### Work instructions
Continue the forum thread about adding a JD to a 90-gallon tank with two jewels from where it stops.

### Document excerpt
# two jewels and a jd. might have been a mistake.



## VonMozz (Feb 1, 2015)

hey guys, so i have a 90 g tank with two jewels. *** had them since the summer. i beleive theyre a pair although i havent really been able to sex them.. and i havent noticed any spawning or eggs. but up until now they have been a very dull brown yellow. and they were alwayss hiding, unless it was feeding time i basicaly never saw them swimming around. so i added i jd yesterday. not completely sure on the sex yet hes relatively small. a tiny bit bigger than the 'male' jewel. almost instantly the pair colored up. the 'male' being the brighter than i thought he could even get. but the problem is all he has done is chase the jd around. before i put him in i did some scaping, a day or two earlier added more rocks and cave-ish territories and they have confined him to a long plant, up against the glass. at first they were lip locking over one spot but i guess the jd gave up. the awesome thing though is now the jewels are usually swimming about. i feel kinda bad for the new guy. i dont want his life to be constantly being chased around. xshould i would wait i couple more days let him settle in.. or was this a bad idea and i should start looking to rehome? or maybe add a somewhat large group of dither fish? or any other fish? cuz im liking seeing the jewels out of hiding. any advise would be awesome!


----------



## Fogelhund (Dec 3, 2002)

### Recorded information

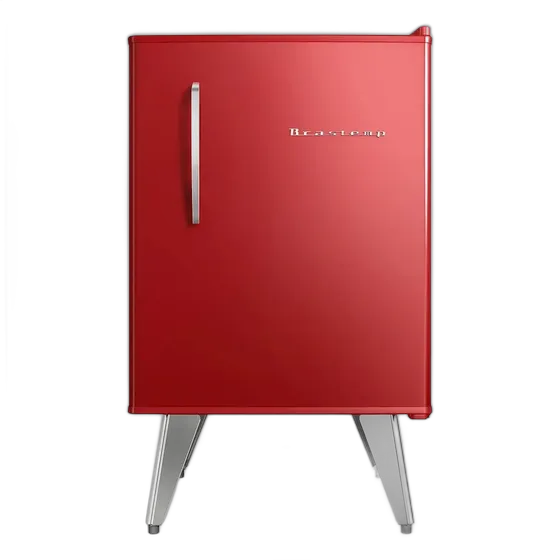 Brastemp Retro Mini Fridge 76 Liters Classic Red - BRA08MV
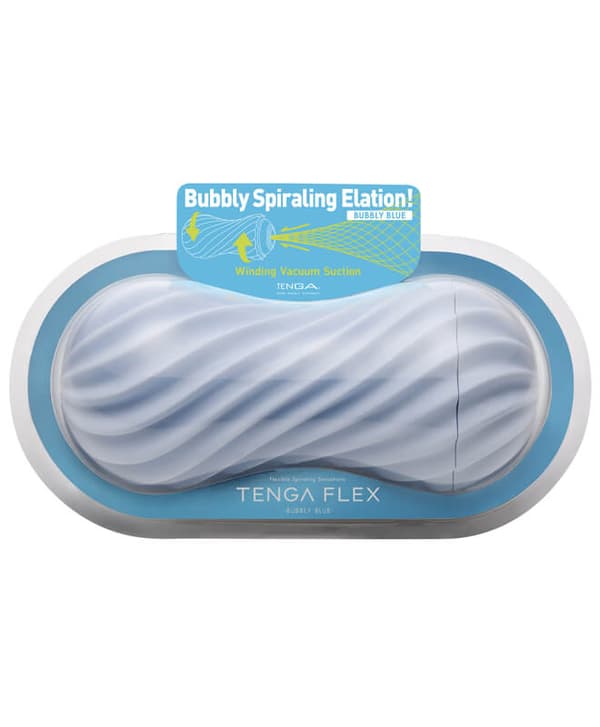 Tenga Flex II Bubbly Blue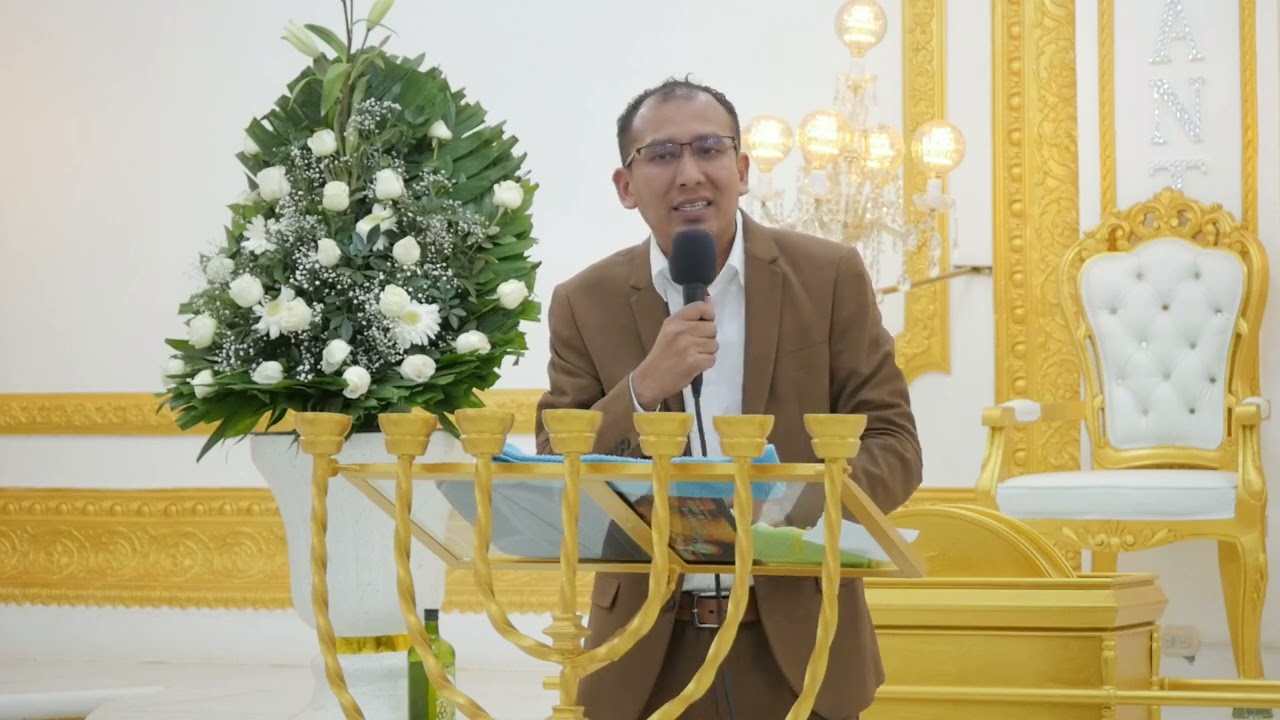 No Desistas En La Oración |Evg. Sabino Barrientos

### Reply to the exercise
The main issue is you added just one fish to an established tank. Adding a single fish into a cichlid aquarium is almost always going to result in it being chased by the existing fish. If the Jewels breed though, the JD is likely to be killed. A group of dither fish is a good idea, whether you keep the JD or not... Dither fish also give the JD a better chance to survive.


----------



## nodima (Oct 3, 2002)

Agreed - adding dither fish is a good idea, and you should also rescape, sometimes that can help. You did rescape a day or so prior to adding, but that does not really do anything in terms of helping the new fish as the jewels still had a couple days to establish territories. Do another rescape now, add some dithers and see what happens.


----------



## Woundedyak (Oct 19, 2007)

Those jewels can be a handfull if they pair up. What I've learned is once they find a spot, They will tend to just stay there and not venture to far, but they will defend it. It doesn't take long for other fish to get the message and stay away. They seem to like dark caves with flat rocks surrounding it. They like to lay eggs on flat rocks or smooth river rock. So do some reading on them and build a nice penthouse for them in the corner. Then put some visual blockers out beyond the Penthouse. Good Luck


----------



## VonMozz (Feb 1, 2015)

so little update. the JD is now king of the tank. but it did come with a price; most of his tail and a bit of pectoral fins. although he picked the closest spot to them as he could i beleive they have arranged a property line.

i didnt think about the risk of only adding one fish.. :S and now his beautiful will never be the same. but i did go out and get some tiger barbs. there was one casualty. but i havent seen any problems since. the jewels are almost always out. and the JD is super social. and murderous, i suspect. he seems to pay no attention to the barbs, though that could very well change.


----------



## DJRansome (Oct 29, 2005)

His tail and other fins will likely grow back if the jewels leave him alone.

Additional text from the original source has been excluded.